SORACI, A.; JAUSSAUD, P.; BENOIT, E.; DELATOUR, P

VETERINARY RESEARCH

EDP SCIENCES S A

Lugar: Paris; Año: 1996 vol. 27 p. 13 - 22

0928-4249

Fenoprofen (FPF) is a chiral non-steroid antiinflammatory drug, marketed as a racemic mixture of its R(-) and S(+) enantiomers. Its stereoselective disposition in humans and animals is due to a chiral inversion converting R(-)FPF into S(+)FPF. The first step of this reaction, which produces an acyl-CoA thioester, is catalysed by an acyl-CoA ligase.

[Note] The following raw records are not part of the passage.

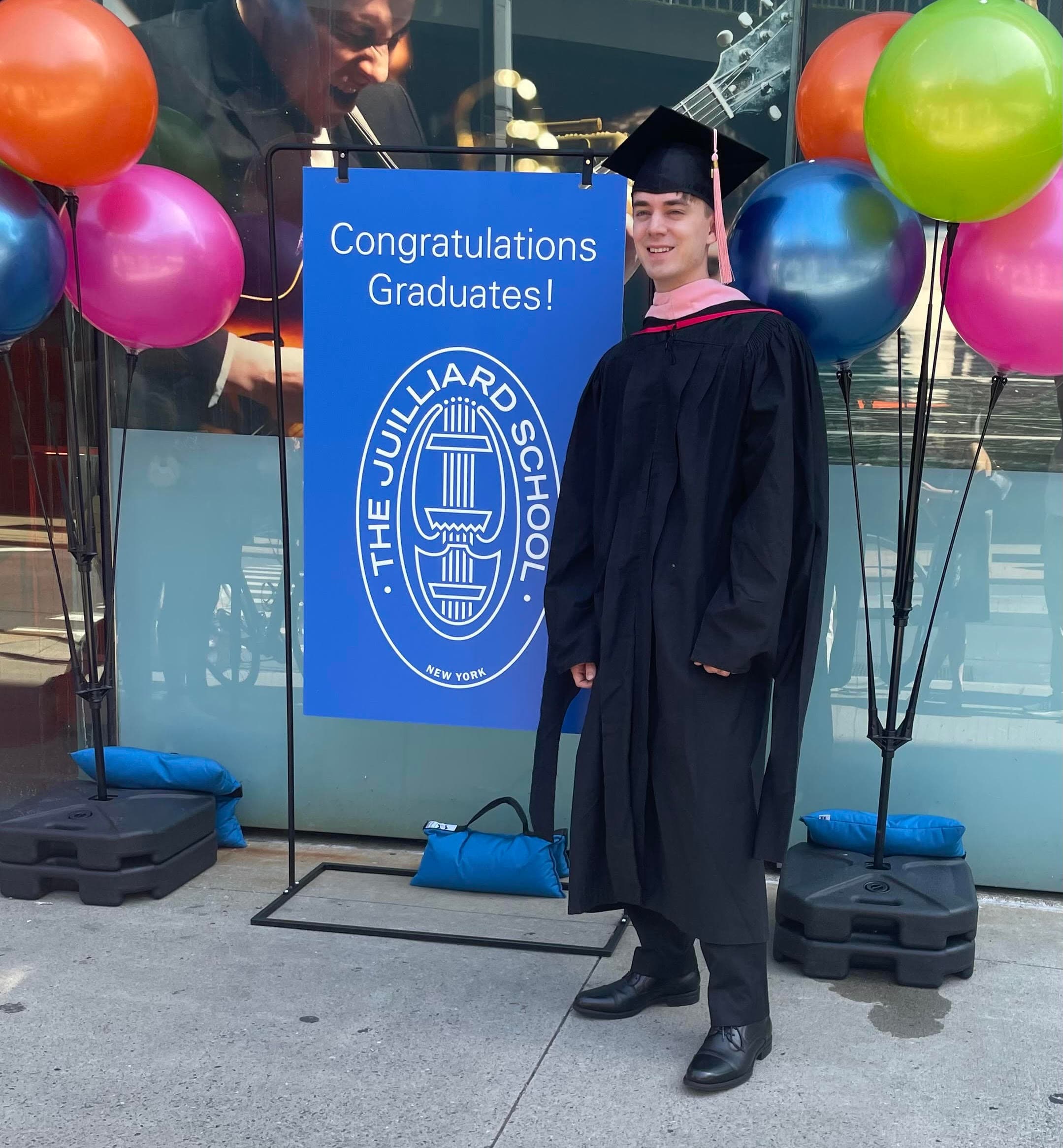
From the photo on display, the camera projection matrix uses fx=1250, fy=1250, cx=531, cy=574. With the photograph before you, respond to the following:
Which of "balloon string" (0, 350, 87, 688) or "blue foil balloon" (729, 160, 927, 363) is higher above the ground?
"blue foil balloon" (729, 160, 927, 363)

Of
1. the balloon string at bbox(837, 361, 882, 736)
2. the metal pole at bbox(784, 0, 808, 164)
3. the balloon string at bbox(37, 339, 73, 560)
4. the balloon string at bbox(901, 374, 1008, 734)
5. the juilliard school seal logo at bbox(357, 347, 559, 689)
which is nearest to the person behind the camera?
the balloon string at bbox(901, 374, 1008, 734)

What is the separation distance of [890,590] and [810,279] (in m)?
1.32

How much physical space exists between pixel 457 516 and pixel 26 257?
4.39 ft

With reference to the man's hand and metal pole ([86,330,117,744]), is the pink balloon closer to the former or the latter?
the man's hand

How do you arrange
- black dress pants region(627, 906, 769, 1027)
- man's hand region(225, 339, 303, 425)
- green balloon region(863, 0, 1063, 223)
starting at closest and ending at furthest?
green balloon region(863, 0, 1063, 223) → black dress pants region(627, 906, 769, 1027) → man's hand region(225, 339, 303, 425)

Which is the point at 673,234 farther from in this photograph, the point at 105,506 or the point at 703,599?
the point at 105,506

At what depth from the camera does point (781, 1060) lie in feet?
9.64

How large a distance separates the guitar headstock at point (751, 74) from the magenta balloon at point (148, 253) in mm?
1542

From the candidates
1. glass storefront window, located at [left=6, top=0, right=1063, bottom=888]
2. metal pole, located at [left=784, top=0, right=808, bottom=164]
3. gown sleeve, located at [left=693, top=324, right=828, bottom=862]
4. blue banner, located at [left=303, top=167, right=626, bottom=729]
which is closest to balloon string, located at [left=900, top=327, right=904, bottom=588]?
glass storefront window, located at [left=6, top=0, right=1063, bottom=888]

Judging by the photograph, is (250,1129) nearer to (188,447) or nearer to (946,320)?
(188,447)

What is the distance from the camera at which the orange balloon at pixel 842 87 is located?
123 inches

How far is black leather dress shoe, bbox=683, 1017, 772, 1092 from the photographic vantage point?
2.78m

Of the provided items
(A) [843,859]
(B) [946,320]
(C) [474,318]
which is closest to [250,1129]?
(A) [843,859]

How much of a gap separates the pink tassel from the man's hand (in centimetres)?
178
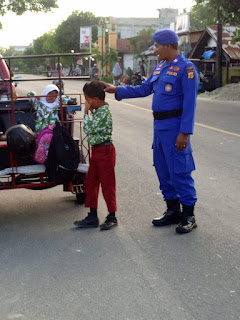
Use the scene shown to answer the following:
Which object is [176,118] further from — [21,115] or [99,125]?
[21,115]

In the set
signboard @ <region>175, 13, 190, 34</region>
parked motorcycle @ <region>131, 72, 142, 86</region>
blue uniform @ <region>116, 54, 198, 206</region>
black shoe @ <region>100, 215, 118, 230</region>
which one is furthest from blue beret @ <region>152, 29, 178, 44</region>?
signboard @ <region>175, 13, 190, 34</region>

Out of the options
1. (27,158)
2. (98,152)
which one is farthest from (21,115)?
(98,152)

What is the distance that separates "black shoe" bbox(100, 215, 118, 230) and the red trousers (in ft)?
0.30

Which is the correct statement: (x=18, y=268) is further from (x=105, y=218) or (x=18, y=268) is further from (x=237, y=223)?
(x=237, y=223)

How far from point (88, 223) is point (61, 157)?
0.73 meters

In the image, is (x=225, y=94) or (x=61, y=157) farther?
(x=225, y=94)

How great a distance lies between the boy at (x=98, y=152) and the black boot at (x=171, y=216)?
45cm

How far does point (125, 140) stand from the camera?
13.0 metres

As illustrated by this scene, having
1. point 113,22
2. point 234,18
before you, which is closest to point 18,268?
point 234,18

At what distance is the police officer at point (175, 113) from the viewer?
221 inches

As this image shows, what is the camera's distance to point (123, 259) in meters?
5.03

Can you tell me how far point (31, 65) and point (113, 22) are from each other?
76364 mm

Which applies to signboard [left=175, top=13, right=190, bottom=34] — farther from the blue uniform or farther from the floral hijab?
the blue uniform

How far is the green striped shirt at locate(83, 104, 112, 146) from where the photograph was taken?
5.88m
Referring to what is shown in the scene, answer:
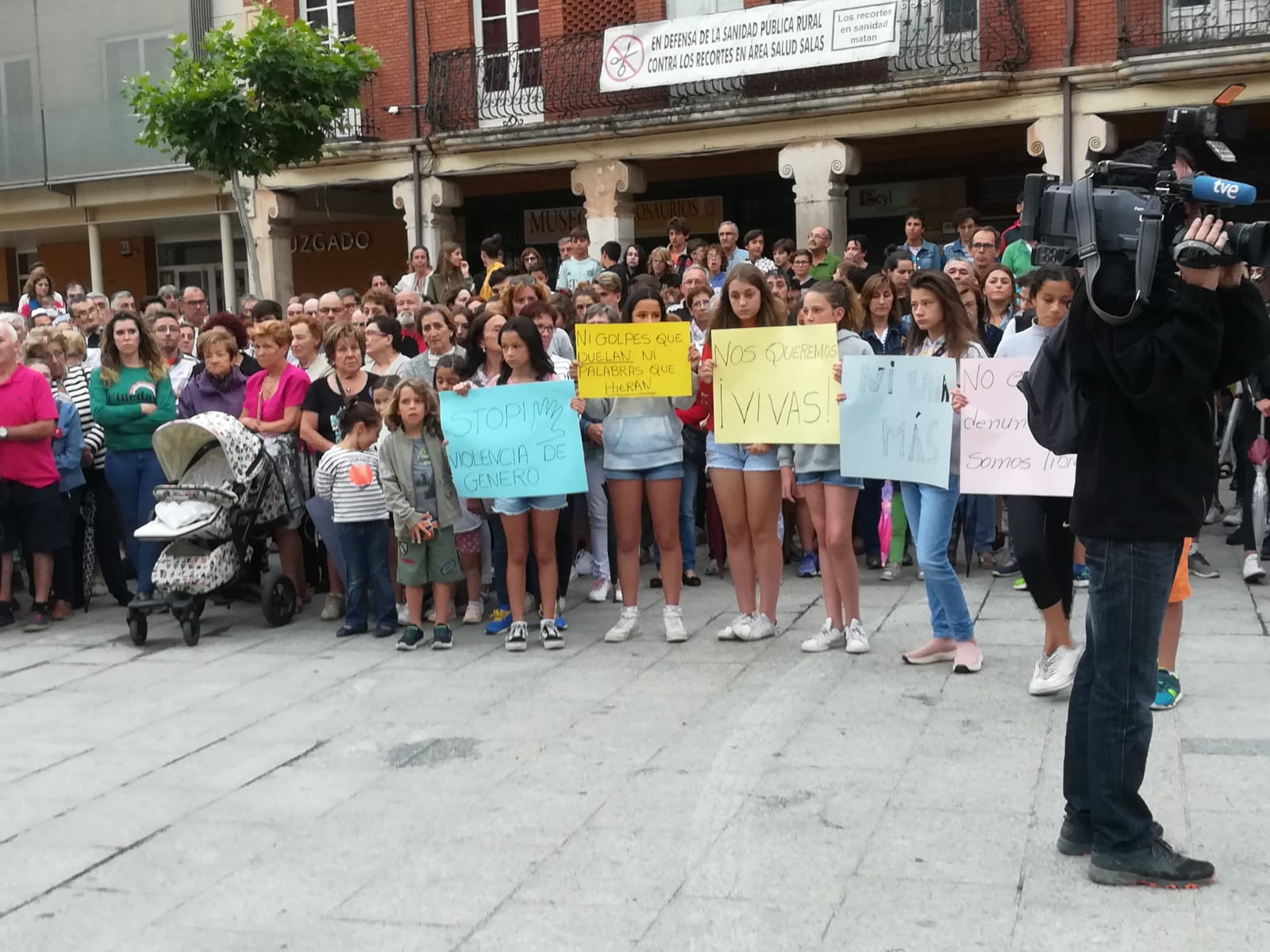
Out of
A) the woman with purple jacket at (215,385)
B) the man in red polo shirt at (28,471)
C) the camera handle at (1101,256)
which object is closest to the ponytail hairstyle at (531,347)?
the woman with purple jacket at (215,385)

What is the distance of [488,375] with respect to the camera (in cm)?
874

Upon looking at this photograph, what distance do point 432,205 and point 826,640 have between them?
15.8 m

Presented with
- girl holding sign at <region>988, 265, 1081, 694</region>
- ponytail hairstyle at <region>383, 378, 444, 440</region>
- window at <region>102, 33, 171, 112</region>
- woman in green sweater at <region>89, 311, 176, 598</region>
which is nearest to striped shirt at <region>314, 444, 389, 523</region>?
ponytail hairstyle at <region>383, 378, 444, 440</region>

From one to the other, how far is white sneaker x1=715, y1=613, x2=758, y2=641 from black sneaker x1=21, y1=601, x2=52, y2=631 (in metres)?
4.50

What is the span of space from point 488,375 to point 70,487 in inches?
123

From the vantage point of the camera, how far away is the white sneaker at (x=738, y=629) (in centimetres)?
805

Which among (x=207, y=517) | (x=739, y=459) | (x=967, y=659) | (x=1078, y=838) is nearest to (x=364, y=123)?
(x=207, y=517)

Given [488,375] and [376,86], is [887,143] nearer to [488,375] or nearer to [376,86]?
[376,86]

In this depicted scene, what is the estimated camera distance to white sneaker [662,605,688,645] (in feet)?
26.6

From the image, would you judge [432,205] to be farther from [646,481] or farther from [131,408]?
[646,481]

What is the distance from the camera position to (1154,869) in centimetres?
436

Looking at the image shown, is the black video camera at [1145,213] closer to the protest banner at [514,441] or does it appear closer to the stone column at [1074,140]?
the protest banner at [514,441]

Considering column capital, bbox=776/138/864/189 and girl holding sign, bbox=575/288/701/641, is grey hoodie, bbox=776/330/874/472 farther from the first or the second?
column capital, bbox=776/138/864/189

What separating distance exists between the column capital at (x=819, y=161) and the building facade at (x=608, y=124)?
0.10ft
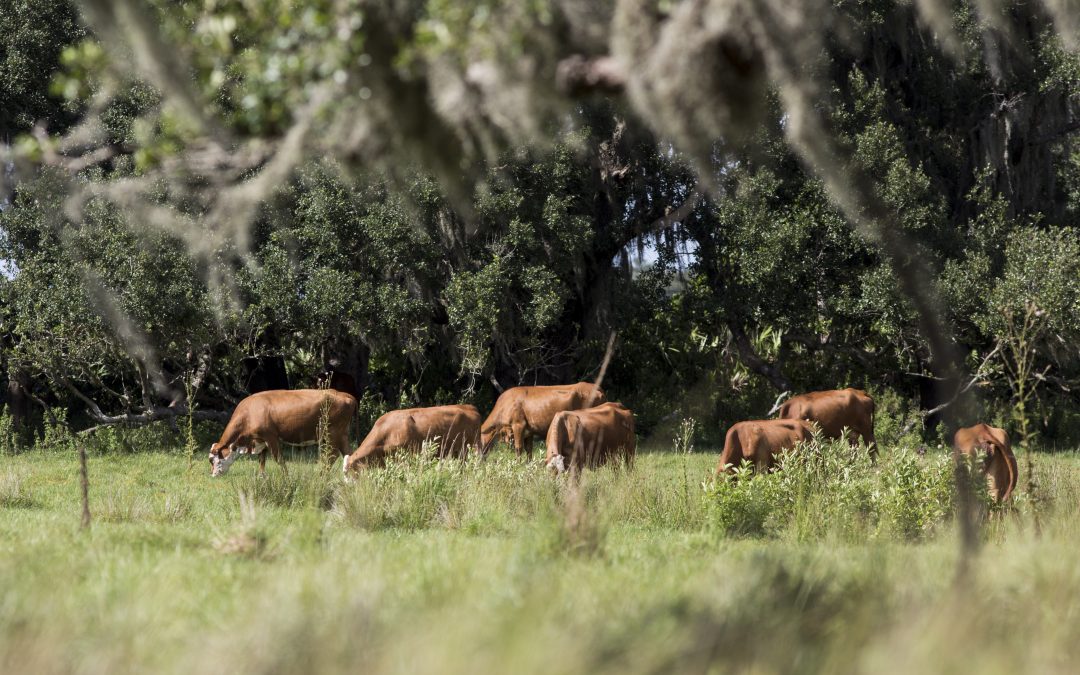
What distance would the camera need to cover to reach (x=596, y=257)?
1900cm

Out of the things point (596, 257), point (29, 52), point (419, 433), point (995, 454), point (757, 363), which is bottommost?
point (995, 454)

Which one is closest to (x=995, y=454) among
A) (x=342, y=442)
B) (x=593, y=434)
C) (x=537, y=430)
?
(x=593, y=434)

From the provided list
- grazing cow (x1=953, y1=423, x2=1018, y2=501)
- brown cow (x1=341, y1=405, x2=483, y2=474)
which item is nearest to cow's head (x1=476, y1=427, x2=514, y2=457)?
brown cow (x1=341, y1=405, x2=483, y2=474)

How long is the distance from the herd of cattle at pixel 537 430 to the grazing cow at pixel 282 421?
0.01 meters

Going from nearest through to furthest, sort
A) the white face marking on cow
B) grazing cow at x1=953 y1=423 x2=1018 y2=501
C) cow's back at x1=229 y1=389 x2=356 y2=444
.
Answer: grazing cow at x1=953 y1=423 x2=1018 y2=501 < the white face marking on cow < cow's back at x1=229 y1=389 x2=356 y2=444

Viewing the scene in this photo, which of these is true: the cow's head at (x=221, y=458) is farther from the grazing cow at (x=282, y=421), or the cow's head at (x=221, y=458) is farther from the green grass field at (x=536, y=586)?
the green grass field at (x=536, y=586)

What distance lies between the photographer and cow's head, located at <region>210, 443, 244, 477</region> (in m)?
13.1

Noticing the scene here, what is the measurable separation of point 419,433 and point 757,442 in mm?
4017

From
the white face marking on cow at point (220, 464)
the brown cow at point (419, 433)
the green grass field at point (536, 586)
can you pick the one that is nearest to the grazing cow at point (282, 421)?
the white face marking on cow at point (220, 464)

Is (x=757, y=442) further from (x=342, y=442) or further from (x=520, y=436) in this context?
(x=342, y=442)

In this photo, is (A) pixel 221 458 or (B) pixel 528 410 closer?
(A) pixel 221 458

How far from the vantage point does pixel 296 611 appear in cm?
443

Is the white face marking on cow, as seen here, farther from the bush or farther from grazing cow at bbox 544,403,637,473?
the bush

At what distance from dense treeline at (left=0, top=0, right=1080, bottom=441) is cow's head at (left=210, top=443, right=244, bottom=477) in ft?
9.44
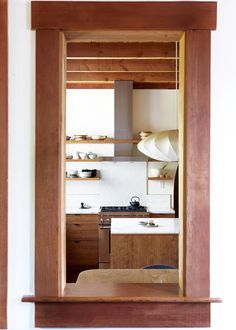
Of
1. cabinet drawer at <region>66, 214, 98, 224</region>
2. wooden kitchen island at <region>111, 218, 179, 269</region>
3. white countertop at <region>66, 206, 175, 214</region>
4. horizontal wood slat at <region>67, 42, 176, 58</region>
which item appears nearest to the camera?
horizontal wood slat at <region>67, 42, 176, 58</region>

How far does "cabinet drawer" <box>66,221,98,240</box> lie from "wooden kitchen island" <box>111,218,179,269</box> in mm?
1425

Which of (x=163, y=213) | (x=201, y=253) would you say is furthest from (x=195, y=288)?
(x=163, y=213)

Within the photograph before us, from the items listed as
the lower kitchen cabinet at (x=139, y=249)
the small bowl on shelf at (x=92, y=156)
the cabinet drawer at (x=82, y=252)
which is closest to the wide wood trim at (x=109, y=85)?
the small bowl on shelf at (x=92, y=156)

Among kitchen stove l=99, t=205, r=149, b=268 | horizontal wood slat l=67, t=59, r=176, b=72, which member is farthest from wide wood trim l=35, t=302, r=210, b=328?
kitchen stove l=99, t=205, r=149, b=268

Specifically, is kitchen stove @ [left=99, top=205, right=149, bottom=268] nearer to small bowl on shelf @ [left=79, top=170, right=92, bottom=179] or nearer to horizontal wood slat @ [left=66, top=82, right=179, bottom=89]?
small bowl on shelf @ [left=79, top=170, right=92, bottom=179]

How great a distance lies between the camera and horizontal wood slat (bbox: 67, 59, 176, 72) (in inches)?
161

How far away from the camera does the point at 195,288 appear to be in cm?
129

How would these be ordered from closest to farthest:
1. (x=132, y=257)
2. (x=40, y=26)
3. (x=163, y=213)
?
(x=40, y=26), (x=132, y=257), (x=163, y=213)

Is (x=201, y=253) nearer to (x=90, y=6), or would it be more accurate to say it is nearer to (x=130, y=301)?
(x=130, y=301)

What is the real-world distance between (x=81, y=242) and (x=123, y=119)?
205 centimetres

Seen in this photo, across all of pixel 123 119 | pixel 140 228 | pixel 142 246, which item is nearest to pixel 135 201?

A stereospecific high performance liquid chro- matography assay was used to study the disposition of FPF enantiomers in four geldings and three male beagle dogs, following intravenous doses of racemic FPF (1 mg/kg in horses), R(-)FPF (0.5 mg/kg in horses, 1 mg/kg in dogs), and S(+)FPF (0.5 mg/kg in horses, 1 mg/kg in dogs). A unidirectional stereoinversion of the R(-) enantiomer into its optical antipode (38% in horses, 90% in dogs) was demonstrated. This explained the clear enantioselective behaviour of FPF in both species. Acyl-CoA ligase activity (K m = 473.2 ± g 2.5 pM ; V max = 23 ± 3.3 nmol/min/mg) has also been quantified in vitro on equine hepatic microsomes, using a high performance liquid chromatography method to measure thioester formation. The present study showed that, in horses and dogs, as previously demonstrated in rats and sheep, the R(-)FPF clearance was better correlated with ligase activity than with inversion rate. A highly significant linear relationship was demonstrated between these variables.